With relaxation comes reflection. While you are living in the moment of your current surroundings, you can’t help but reflect. You take time to appreciate your family, friends, career and this one life you have to live. You ask yourself: How can I be a better partner, parent, friend, leader, contributor? You consider what’s good and right about your life, rather than complain about what’s wrong with it. It’s a rare time that allows for looking ahead and thinking about who you are, what you want, and how you can be a positive force for others.

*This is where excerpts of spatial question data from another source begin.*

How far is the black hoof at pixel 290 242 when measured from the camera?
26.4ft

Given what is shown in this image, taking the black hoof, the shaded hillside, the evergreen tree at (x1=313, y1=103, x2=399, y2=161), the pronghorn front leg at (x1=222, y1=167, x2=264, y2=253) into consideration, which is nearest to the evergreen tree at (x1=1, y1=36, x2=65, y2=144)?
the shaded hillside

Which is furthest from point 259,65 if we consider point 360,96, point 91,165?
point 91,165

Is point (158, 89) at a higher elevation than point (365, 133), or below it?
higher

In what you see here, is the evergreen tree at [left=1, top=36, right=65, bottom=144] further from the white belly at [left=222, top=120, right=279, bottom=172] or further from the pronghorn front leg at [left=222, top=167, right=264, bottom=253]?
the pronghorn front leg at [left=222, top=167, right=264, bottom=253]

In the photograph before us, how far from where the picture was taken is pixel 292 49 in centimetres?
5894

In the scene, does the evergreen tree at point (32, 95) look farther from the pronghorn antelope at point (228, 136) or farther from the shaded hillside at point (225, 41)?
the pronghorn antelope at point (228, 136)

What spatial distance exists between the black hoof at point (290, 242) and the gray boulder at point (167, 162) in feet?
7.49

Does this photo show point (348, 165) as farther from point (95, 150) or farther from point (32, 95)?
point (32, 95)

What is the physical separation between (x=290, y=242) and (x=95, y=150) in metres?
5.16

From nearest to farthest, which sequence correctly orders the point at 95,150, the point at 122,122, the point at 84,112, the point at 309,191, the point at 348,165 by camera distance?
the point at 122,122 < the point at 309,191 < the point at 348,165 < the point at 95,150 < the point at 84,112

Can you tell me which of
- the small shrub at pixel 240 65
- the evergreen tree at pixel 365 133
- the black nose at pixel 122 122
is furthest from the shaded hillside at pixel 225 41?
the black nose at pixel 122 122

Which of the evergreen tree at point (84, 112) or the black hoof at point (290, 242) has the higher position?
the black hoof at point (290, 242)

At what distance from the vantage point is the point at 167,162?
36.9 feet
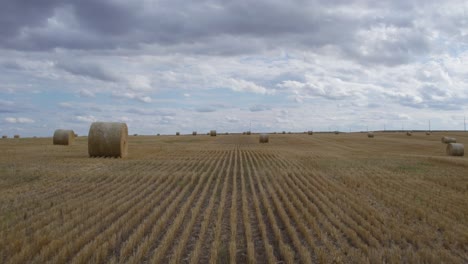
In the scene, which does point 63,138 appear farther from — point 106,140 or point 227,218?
point 227,218

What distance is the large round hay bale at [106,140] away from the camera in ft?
73.8

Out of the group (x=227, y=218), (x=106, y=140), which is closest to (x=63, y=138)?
(x=106, y=140)

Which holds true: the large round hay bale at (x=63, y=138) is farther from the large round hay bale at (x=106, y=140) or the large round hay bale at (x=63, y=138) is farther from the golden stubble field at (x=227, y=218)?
the golden stubble field at (x=227, y=218)

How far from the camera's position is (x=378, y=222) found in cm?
838

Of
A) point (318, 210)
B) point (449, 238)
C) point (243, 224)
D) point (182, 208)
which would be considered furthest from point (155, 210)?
point (449, 238)

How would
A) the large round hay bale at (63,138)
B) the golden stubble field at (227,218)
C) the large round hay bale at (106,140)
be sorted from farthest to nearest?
the large round hay bale at (63,138), the large round hay bale at (106,140), the golden stubble field at (227,218)

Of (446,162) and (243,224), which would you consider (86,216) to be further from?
(446,162)

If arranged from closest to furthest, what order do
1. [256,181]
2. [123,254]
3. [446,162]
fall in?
[123,254] → [256,181] → [446,162]

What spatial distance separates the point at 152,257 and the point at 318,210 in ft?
15.6

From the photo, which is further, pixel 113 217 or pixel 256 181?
pixel 256 181

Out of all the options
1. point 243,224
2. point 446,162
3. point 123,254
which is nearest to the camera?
point 123,254

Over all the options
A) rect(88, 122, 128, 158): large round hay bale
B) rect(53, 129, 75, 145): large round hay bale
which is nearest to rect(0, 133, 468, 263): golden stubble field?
rect(88, 122, 128, 158): large round hay bale

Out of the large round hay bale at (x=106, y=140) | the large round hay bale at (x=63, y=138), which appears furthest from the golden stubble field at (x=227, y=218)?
the large round hay bale at (x=63, y=138)

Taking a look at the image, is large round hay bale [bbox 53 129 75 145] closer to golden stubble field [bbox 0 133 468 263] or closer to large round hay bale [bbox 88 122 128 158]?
large round hay bale [bbox 88 122 128 158]
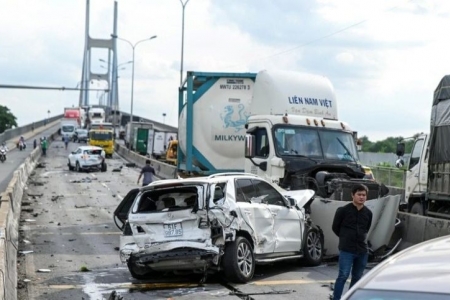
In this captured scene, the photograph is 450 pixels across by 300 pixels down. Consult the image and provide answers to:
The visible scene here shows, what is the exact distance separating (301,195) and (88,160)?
34722 millimetres

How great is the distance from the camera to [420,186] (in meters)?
18.5

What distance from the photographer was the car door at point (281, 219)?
12760mm

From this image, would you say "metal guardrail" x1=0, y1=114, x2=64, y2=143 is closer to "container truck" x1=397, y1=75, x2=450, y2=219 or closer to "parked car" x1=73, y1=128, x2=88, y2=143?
"parked car" x1=73, y1=128, x2=88, y2=143

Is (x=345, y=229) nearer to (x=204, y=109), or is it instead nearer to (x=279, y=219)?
(x=279, y=219)

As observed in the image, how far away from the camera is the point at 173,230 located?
1167 centimetres

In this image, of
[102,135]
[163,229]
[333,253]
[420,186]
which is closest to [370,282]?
[163,229]

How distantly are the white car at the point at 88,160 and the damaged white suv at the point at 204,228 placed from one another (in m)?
35.3

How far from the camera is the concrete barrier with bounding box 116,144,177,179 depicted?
131 ft

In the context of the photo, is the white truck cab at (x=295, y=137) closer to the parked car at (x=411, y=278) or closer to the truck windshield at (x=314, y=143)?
the truck windshield at (x=314, y=143)

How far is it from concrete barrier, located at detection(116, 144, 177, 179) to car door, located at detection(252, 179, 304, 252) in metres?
11.3

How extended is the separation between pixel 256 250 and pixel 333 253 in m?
2.42

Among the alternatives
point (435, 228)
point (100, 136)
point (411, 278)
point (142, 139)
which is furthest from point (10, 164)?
point (411, 278)

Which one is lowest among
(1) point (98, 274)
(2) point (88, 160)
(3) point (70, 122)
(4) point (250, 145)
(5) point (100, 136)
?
(1) point (98, 274)

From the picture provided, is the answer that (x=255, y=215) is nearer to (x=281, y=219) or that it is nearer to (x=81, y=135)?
(x=281, y=219)
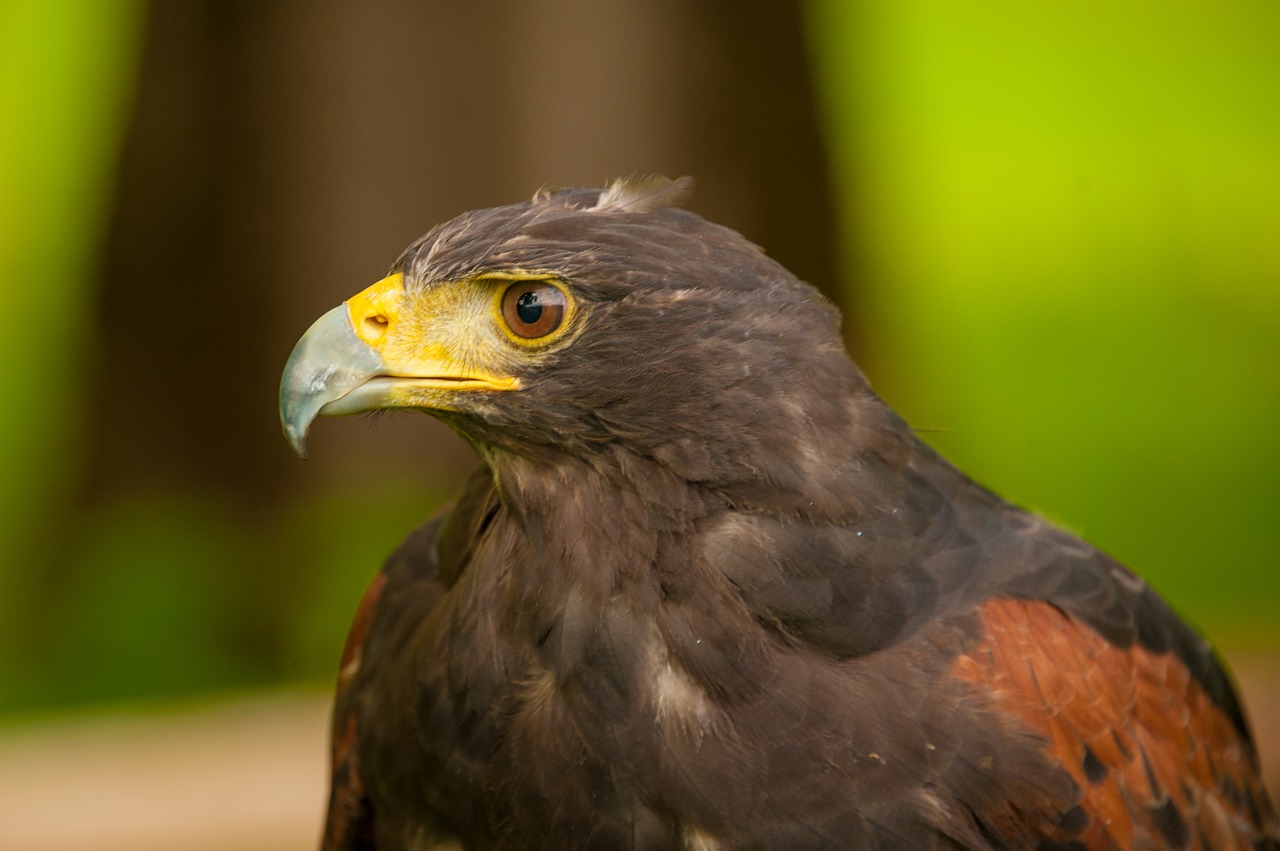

Relaxation and reflection tend to do two important things for us: 1) They calibrate our perspective. When we get mired in the day-to-day grind of our work, no matter what role we play in our organization, vacation helps us pull back, see the bigger picture, and inspire us in ways we would never imagine. It allows us to separate what really matters from what really doesn’t – to embrace learning rather than judging and to always look for the best in others. 2) They are the forces that recharge our batteries, help us take charge of our lives, and give us the power to engage people, both personally and professionally, with a fresh new attitude.
The ROI of Vacation
Getting true ROI from vacation starts with a CEO and a senior leadership team who don’t make their employees feel guilty for taking it. This can cause employee stress before, during and after their vacation, which tends not to make it a vacation at all. This not only robs everyone of the benefits, but typically makes matters worse going forward. Vacations should be celebrated and, when possible, be no fewer than two weeks in length. As someone who has taken far too few two-week vacations over the course of my career, I can tell you the difference between one and two weeks is palpable. The relaxation, reflection, and rejuvenation described here don’t tend to kick in until the second week. Don’t do anything halfway, including taking time off.
If you’re the CEO, let me share what your employees may not want to share with you: You need time off, too! You really do. Why? To sugar coat it, it’s because they want you to get the same benefits I’ve described here. To be more direct, when you don’t take time off and don’t receive these benefits, then no matter how much your people may love you, you can become a pain in the ass. Take the time you need to relax, reflect, and rejuvenate. When that happens, you’ll be a better CEO, and while you’re gone, your vacation becomes their vacation – in a positive and productive way for all involved.
We’re All in the Same Boat
Saint Louis Barge owners Peter and Wendy Carrington love to say that the barge also serves as a metaphor for our being all in this together. The more we love and support one another, the better the journey. As I reflect on the Get Future Ready Summit, I think about Thomas Anglero, Director of Innovation at IBM Norway, who delivered a wonderful talk. It might surprise you to learn that his remarks had little to do with AI and other emerging technologies and everything to do with connecting with what separates us from machines – our humanity. If you don’t have a vacation planned now, what are you waiting for? As a CEO, find out who hasn’t taken a vacation recently, encourage them to do so, and ask how the organization can support them while they’re away. They’ll appreciate you more than you know, and everyone will be the better for it.